About this exercise: Where the line with "The best manually" appears below, start writing out lines exactly, and finish with the line with "Answer (YES/NO): YES", which is included; write out nothing else.

Records provided:
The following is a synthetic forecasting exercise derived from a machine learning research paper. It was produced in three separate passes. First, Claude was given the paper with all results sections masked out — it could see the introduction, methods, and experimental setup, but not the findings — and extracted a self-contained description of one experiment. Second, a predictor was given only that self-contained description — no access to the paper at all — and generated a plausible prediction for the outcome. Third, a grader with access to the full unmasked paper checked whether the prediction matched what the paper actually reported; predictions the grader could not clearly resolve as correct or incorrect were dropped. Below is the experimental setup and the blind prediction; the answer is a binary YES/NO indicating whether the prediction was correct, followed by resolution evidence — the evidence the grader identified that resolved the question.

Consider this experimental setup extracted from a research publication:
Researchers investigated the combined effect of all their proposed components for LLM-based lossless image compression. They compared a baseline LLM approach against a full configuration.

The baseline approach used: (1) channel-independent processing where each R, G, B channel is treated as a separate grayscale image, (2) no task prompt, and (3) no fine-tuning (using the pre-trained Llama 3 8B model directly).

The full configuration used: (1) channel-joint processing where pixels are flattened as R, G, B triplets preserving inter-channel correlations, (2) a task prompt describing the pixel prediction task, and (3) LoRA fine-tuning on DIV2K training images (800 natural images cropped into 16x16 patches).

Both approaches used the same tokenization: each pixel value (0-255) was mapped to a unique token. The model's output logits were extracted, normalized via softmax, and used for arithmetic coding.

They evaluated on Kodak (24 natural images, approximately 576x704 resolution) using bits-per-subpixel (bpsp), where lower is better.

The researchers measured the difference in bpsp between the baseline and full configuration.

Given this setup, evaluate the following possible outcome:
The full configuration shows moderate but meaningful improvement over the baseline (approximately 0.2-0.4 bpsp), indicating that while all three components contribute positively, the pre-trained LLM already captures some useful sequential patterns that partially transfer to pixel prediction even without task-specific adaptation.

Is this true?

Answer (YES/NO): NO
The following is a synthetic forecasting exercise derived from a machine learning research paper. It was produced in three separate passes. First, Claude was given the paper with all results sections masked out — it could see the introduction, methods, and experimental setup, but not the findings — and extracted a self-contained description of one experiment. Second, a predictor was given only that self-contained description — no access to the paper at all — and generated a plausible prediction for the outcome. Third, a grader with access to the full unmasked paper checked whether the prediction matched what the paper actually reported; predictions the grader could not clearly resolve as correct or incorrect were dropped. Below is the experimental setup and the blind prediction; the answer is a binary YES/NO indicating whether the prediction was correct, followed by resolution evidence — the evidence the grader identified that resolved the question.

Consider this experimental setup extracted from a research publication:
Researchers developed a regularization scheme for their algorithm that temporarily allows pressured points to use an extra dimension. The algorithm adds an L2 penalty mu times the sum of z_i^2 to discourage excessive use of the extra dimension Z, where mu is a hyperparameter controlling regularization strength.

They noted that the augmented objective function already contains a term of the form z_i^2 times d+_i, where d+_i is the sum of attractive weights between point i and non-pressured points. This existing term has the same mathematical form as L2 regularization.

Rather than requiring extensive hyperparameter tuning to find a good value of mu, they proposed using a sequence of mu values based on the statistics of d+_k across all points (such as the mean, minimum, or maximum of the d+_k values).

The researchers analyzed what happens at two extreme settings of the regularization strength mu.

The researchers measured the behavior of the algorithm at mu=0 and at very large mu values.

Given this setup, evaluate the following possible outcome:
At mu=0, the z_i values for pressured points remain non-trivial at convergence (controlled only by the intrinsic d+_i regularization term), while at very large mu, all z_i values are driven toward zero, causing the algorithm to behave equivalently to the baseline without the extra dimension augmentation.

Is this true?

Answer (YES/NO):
...
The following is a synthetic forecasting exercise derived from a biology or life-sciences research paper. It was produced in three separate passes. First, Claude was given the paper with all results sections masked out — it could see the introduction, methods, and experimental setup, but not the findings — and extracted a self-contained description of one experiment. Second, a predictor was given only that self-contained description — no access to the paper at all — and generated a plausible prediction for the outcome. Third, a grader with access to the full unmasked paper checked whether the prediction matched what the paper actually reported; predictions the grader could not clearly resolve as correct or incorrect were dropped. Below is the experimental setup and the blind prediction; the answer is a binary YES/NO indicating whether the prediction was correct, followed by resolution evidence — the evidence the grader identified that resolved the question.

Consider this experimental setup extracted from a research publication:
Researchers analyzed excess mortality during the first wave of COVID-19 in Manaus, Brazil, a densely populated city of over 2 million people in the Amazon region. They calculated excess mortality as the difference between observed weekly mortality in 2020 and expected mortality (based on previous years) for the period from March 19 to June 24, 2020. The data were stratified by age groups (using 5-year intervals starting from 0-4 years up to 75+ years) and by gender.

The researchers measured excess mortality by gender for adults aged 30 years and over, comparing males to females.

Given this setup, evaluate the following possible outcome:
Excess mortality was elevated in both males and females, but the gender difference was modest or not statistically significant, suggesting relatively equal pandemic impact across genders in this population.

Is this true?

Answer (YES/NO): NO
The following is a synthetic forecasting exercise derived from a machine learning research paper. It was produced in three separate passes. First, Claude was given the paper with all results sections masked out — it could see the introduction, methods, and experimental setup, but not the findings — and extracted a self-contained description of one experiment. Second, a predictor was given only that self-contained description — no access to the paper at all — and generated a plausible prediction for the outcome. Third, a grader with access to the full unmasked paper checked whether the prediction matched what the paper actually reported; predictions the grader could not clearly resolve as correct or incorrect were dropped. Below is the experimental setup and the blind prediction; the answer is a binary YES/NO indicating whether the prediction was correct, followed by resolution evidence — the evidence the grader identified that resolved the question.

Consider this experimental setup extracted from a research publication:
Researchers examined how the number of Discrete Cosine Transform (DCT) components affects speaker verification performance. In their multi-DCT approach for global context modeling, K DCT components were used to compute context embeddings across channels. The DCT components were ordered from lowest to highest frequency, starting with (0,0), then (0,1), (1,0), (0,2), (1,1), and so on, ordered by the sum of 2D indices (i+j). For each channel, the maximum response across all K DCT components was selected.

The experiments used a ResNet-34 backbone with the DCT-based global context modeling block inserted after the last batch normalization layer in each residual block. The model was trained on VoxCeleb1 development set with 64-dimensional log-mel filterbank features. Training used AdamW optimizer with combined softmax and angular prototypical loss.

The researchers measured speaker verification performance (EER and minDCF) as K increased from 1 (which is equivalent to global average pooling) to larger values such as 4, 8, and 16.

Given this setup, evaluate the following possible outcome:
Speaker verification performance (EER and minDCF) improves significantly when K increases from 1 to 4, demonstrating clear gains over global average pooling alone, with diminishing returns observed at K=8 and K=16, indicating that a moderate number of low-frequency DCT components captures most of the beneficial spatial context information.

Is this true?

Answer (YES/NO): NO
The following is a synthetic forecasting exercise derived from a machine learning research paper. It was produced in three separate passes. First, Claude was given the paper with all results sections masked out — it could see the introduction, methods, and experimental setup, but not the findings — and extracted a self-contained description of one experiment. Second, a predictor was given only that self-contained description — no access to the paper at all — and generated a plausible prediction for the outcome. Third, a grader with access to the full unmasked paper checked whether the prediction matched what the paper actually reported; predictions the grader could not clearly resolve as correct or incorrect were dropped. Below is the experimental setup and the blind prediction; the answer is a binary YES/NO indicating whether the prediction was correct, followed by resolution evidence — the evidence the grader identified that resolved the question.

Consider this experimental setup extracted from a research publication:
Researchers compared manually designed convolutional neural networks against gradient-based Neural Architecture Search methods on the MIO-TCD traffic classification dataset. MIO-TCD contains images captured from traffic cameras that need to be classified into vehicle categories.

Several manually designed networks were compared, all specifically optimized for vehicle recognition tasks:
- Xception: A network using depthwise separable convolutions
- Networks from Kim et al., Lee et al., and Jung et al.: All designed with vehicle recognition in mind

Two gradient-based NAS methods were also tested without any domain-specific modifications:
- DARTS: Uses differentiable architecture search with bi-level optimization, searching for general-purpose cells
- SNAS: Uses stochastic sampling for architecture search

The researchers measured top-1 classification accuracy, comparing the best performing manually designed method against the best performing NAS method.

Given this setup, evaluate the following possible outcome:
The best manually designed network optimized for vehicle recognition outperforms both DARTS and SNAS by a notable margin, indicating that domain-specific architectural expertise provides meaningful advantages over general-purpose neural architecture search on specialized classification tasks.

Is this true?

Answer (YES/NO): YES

Problem solution:
The best manually designed network optimized for vehicle recognition outperforms both DARTS and SNAS by a notable margin, indicating that domain-specific architectural expertise provides meaningful advantages over general-purpose neural architecture search on specialized classification tasks.

Is this true?

Answer (YES/NO): YES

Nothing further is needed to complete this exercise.